FROnt Detection in the Ocean: Applications of the FRODO Algorithm to Satellite Observations and Ocean Simulations

Yackar Mauzole
Postdoctoral Researcher

Scripps Institution of Oceanography

Friday, Nov. 13, 2020, 3:10pm

Oceanic fronts are ubiquitous features, which exist over a large range of spatio-temporal scales (e.g., planetary fronts like the Gulf Stream, and upwelling fronts found in major coastal upwelling systems). Typically, fronts are defined as narrow boundaries separating water masses with distinct properties. In particular, sea surface temperature (SST) fronts delineate water masses with different SST, and can sometimes be observed from space through microwave radiometers and/or infrared sensors.

While papers on fronts are numerous, most studies focus on regional fronts, with a minority dealing with fronts at a global scale. To our knowledge, there are only a handful of global atlases on oceanic fronts, with consistency in detecting and identifying fronts being a recurrent challenge.

An automated method to detect SST fronts from global satellite observations was developed recently, which led to new findings: some fronts’ location was updated, while some other fronts had never been documented previously. The algorithm was later modified and implemented to detect fronts in high-resolution ocean simulations, with the aim to better understand frontal dynamics in the California Current System.
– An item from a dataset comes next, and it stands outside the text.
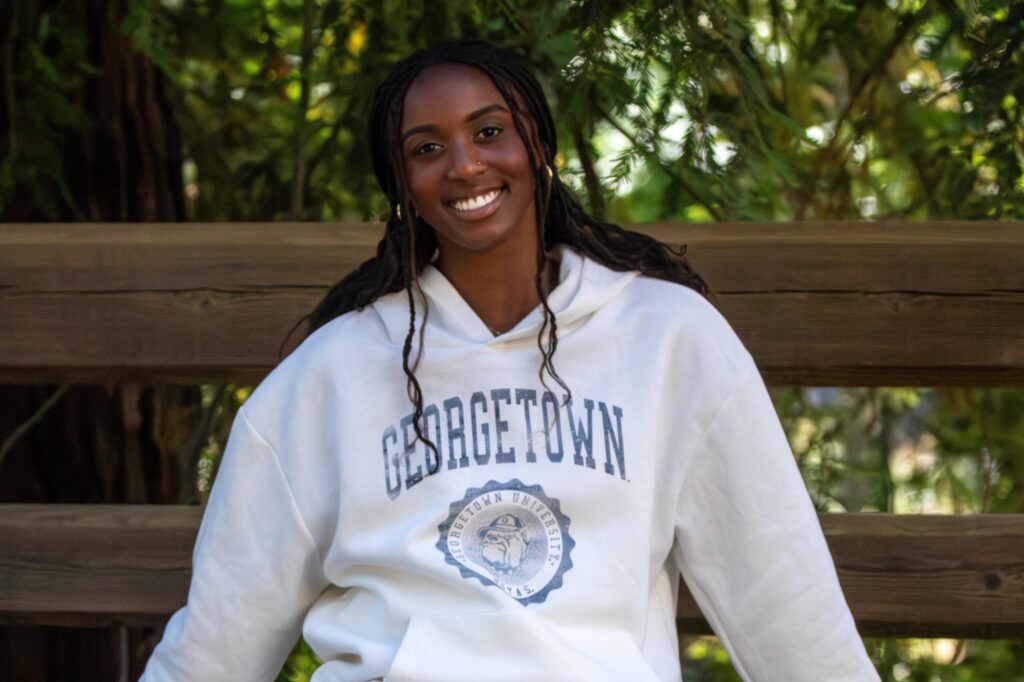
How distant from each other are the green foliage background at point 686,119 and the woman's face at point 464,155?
47cm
Results from both projects will be presented, along with a brief introduction to the ongoing work done in the Bay of Bengal.
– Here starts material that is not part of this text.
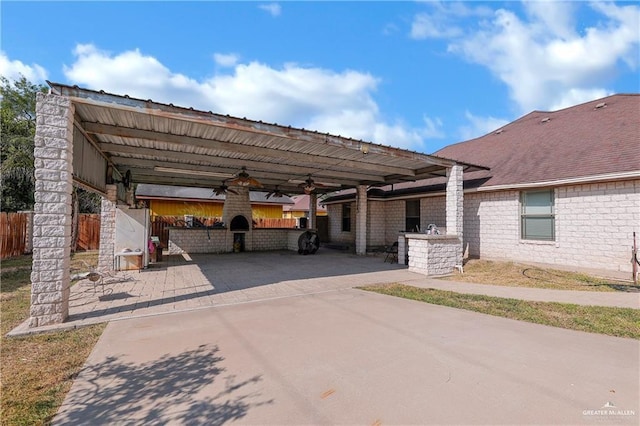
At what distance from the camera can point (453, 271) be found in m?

Yackar Mauzole works as a postdoctoral researcher in satellite oceanography at the NASA laboratory, JPL/Caltech. In 2017, she obtained her Ph.D. in Oceanography at the University of Rhode Island. During her Ph.D., she established global atlases of oceanic fronts that are persistent over time, based on satellite observations. More recently, she worked on the dynamics of thermal fronts observed in the California Current System, this time by combining sea surface temperature data to sea surface height data. While her work focuses on the physical aspect of fronts, these ubiquitous features are also important for fisheries and marine ecology, since they are known to be hotspots for biological activity, and to impact the spatial distribution of nutrients across the ocean’s surface. As a woman of color in Oceanography, one of Dr. Mauzole’s goals is to encourage socio-cultural diversity by helping underrepresented students navigate higher education in STEM and to have the same opportunities to flourish and be an integral part of the field as others.